Does that mean Kim Jong-un’s policy of “parallel nuclear and economic development” is working?
No, because there are signs that North Korea’s economic growth will see its limits soon. There is no chance of exponential growth in the country. To further develop, capital investment must follow, and to do that, opening up to the outside world is crucial. Even if the North Korean government willed it, how can there be any investment made with present international sanctions?
Then will it be impossible for North Korea to continue without giving up its nuclear capabilities?
From what I gather based on articles from North Korea, the government is showing no indication of halting nuclear tests. Under Kim Jung-il, there was some room for compromise, but that’s not possible in the current state.

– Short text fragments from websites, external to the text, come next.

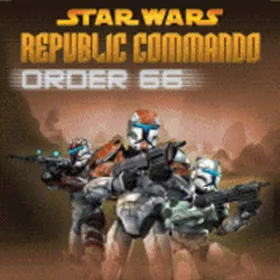 Star Wars: Republic Commando - Order 66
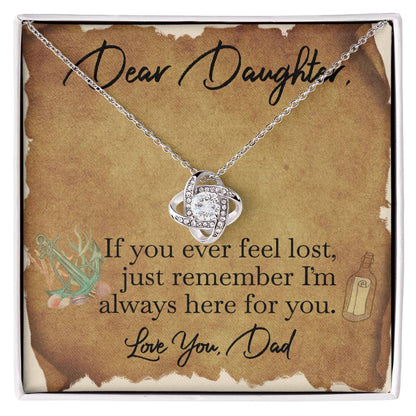 CARDWELRYJewelryDear Daughter, If you ever feel lost, Love you, Dad Love Knot CardWelry Gift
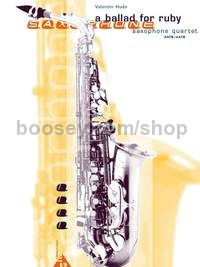 A Ballad for Ruby - 4 saxophones (SATBar/AATBar) (score & parts)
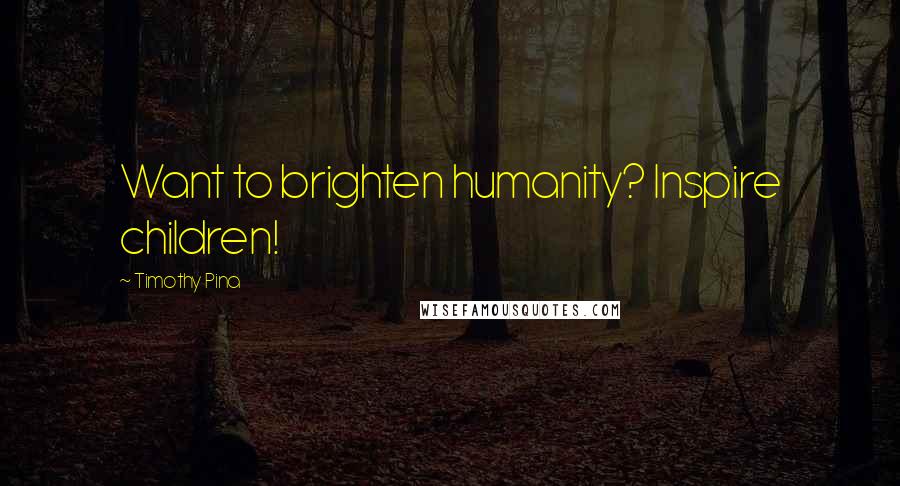 Timothy Pina Quotes: Want to brighten humanity? Inspire children!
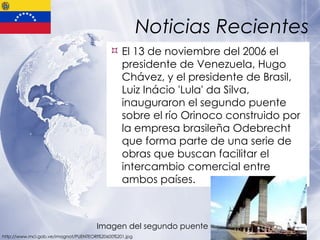 Noticias Recientes El 13 de noviembre del 2006 el presidente de Venezuela, Hugo Chávez, y el presidente de Brasil, Luiz Inácio 'Lula' da Silva, inauguraron el segundo puente sobre el río Orinoco construido por la empresa brasileña Odebrecht que forma parte de una serie de obras que buscan facilitar el intercambio comercial entre ambos países. http://www.mci.gob.ve/imagnot/PUENTEORI%20600%201.jpg Imagen del segundo puente  
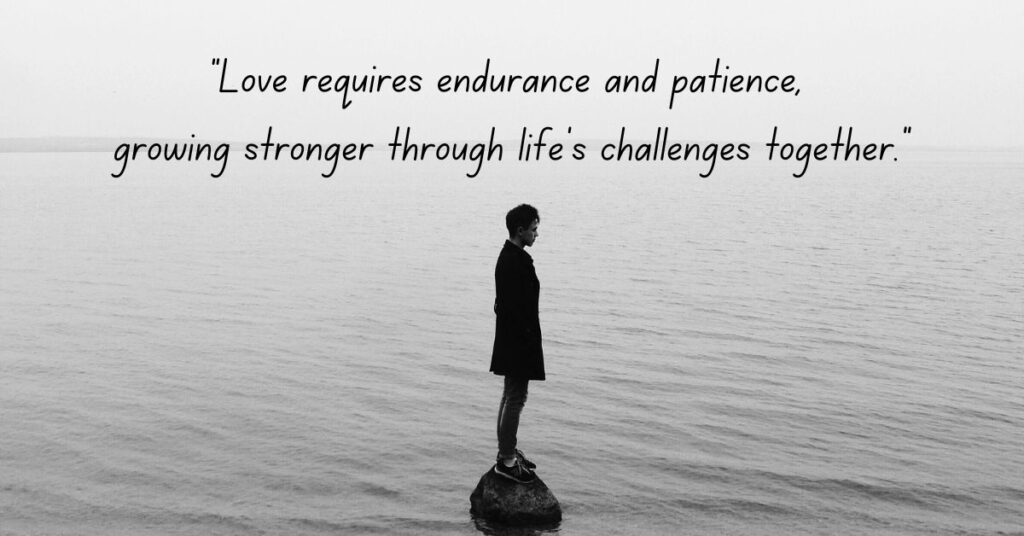 Love Quotes for Endurance and Patience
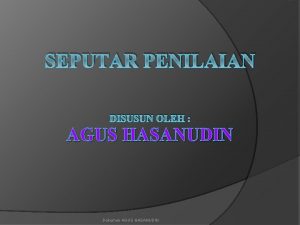 SEPUTAR PENILAIAN DISUSUN OLEH AGUS HASANUDIN Dokumen AGUS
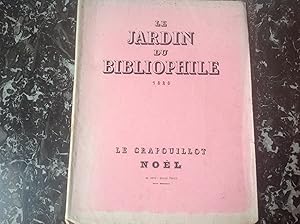 Le JARDIN du BIBLIOPHILE 1929 NOEL du CRAPOUILLOT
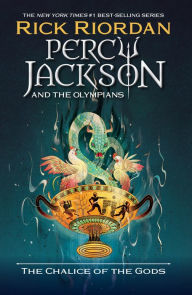 Title: The Chalice of the Gods (Percy Jackson and the Olympians Series #6), Author: Rick Riordan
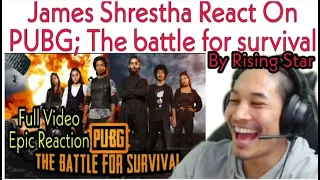 James Shrestha React On PUBG; The Battle for Survival By Rising Star Nepal // FULL VIDEO REACTION //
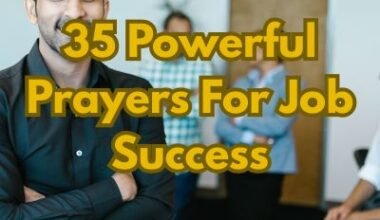 35 Powerful Prayers For Job Success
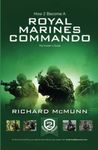 How To Become a Royal Marines Commando: The Insider's Guide [Updated for 2023] (How2become Series)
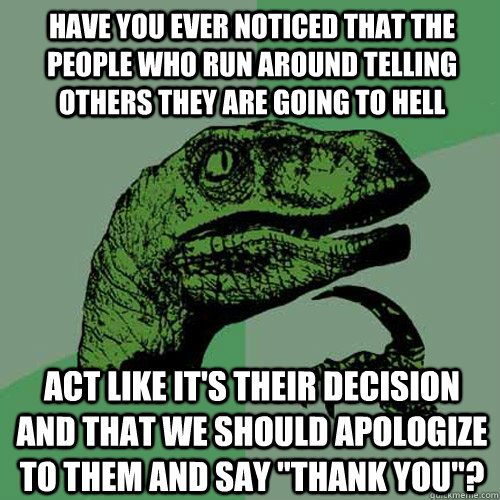 Have you ever noticed that the people who run around telling others they are going to Hell act like it's their decision and that we should apologize to them and say 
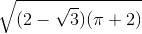 \sqrt{(2-\sqrt{3})(\pi +2)}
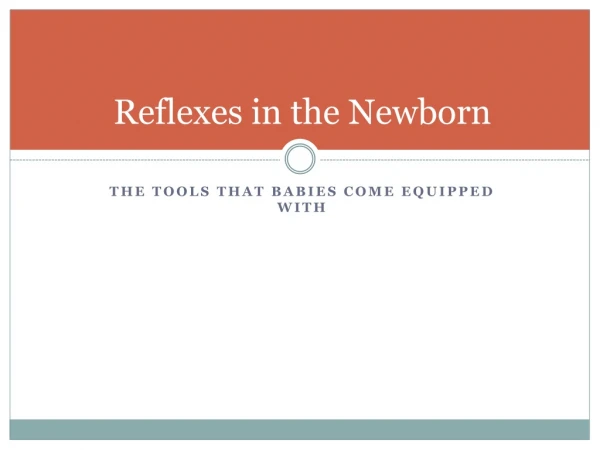 Reflexes in the Newborn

Their determination to make the United States acknowledge their nuclear armaments has considerably strengthened from the past, and this misconception arises from North Korea overestimating its own abilities. It believes it can go all out to make the United States submit.
North Korea is hostile even toward China, which would have been unthinkable under the rule of Kim Jong-un’s father. The Korea Central News Agency has made obvious denouncements of the Chinese government, and any mention of China has been erased from television and media. The international community must recognize that Kim Jong-un’s regime is a completely different one from that of the past and renew their approach toward it. The country’s newfound confidence in its stable economy has given them an unyielding attitude to external pressure.
Won’t North Korea give in as soon as China bans crude oil exports and follows international sanctions?
To me, that seems unlikely. North Korea has numerous means to withstand external pressure for the long haul. Even when it becomes intolerable, North Korea will not give up its nuclear capabilities. That would mean that Kim Jong-un’s regime has collapsed.
When push comes to shove, no one knows what type of decision North Korea will make. The only people who suffer from sanctions are ordinary citizens. When that suffering becomes extreme, it may explode into indescribable disaster. That is the worst-case scenario, which is why we cannot rely on sanctions alone. As I witnessed this time as well, I doubt the embargoes are working as intended.
Then what is the solution?
The only way left is to change North Korea with the expansion of the market economy. A paradigm shift, wherein money can be used for survival, is already occurring. If the North Korean people are assured of their livelihood, there will be no reason to maintain nuclear armaments. International society needs to not only pressure North Korea, but also propose a possible vision for them. For that, I believe talks are in order.